12Pero ¿qué consecuencias tienen estas consideraciones en la concepción penal internacional de la corrupción? Son varias.

13En primer lugar, hacen inteligibles los mecanismos de activación de la corrupción en las transacciones comerciales internacionales. En efecto, son las empresas de los países más ricos en el escenario internacional las responsables de la mayor parte de los actos de corrupción internacional (los Estados miembros de la OCDE, de la UE, del G7, etc.). La corrupción activa de funcionarios públicos extranjeros, incluso en el momento de las elecciones, se hace a través de un juego de espejos que consiste en activar, entre los dirigentes (o los aspirantes al poder) de los países en desarrollo, el sentimiento de una posible justicia social a favor de los más desheredados. Los sobornos en la adjudicación pública de grandes obras de infraestructura o con vistas a obtener permisos oficiales de explotación de recursos mineros, o incluso para beneficiarse de un trato preferencial, en cuestiones fiscales o aduaneras, es así presentada a menudo como un medio potencial del que se sirven los dirigentes para satisfacer las reivindicaciones de los más pobres. Al mismo tiempo, las grandes multinacionales sacan provecho de la idea de justicia —por ambigua que pueda resultar, por otra parte, entre algunos dirigentes de los países en desarrollo— en nombre de un principio normativo utilitario. Si bien satisfacen la avidez del dirigente, los sobornos se le ofrecen además como el medio que le permitirá concretar sus buenas intenciones a favor de los más pobres.

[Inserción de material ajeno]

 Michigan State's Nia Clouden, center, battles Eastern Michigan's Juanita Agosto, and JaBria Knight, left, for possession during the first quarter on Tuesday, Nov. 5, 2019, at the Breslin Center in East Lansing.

14De ahí se deduce que, contrariamente a una idea muy extendida, un acto de corrupción rara vez es la expresión aislada de la avidez del funcionario en busca de una maximización del poder discrecional vinculado a su función. Por lo general, el funcionario hace frente a una situación de tensión normativa, que constituye la trama de su sistema de motivaciones. Las políticas penales de lucha contra la corrupción —tanto a nivel nacional como internacional— son ineficaces, entre otras cosas, porque no captan toda la complejidad del sistema de motivaciones del corrupto.

15Estas consideraciones conducen además a cuestionar la concepción jurídica de la corrupción en su marco operacional. Una de las primeras medidas de la lucha contra la corrupción internacional, siguiendo la lógica penal, consistiría en reforzar la coerción judicial mediante un sistema de sanciones disuasivo. Se trataría, por un lado, de dotar al poder judicial de los medios necesarios para la detección y la persecución de los transgresores; dicho de otro modo, aumentar, para el criminal racional, la probabilidad o el riesgo de ser detenido. Por otra parte, se trataría de aumentar el peso de las sanciones que se le imponen. [11]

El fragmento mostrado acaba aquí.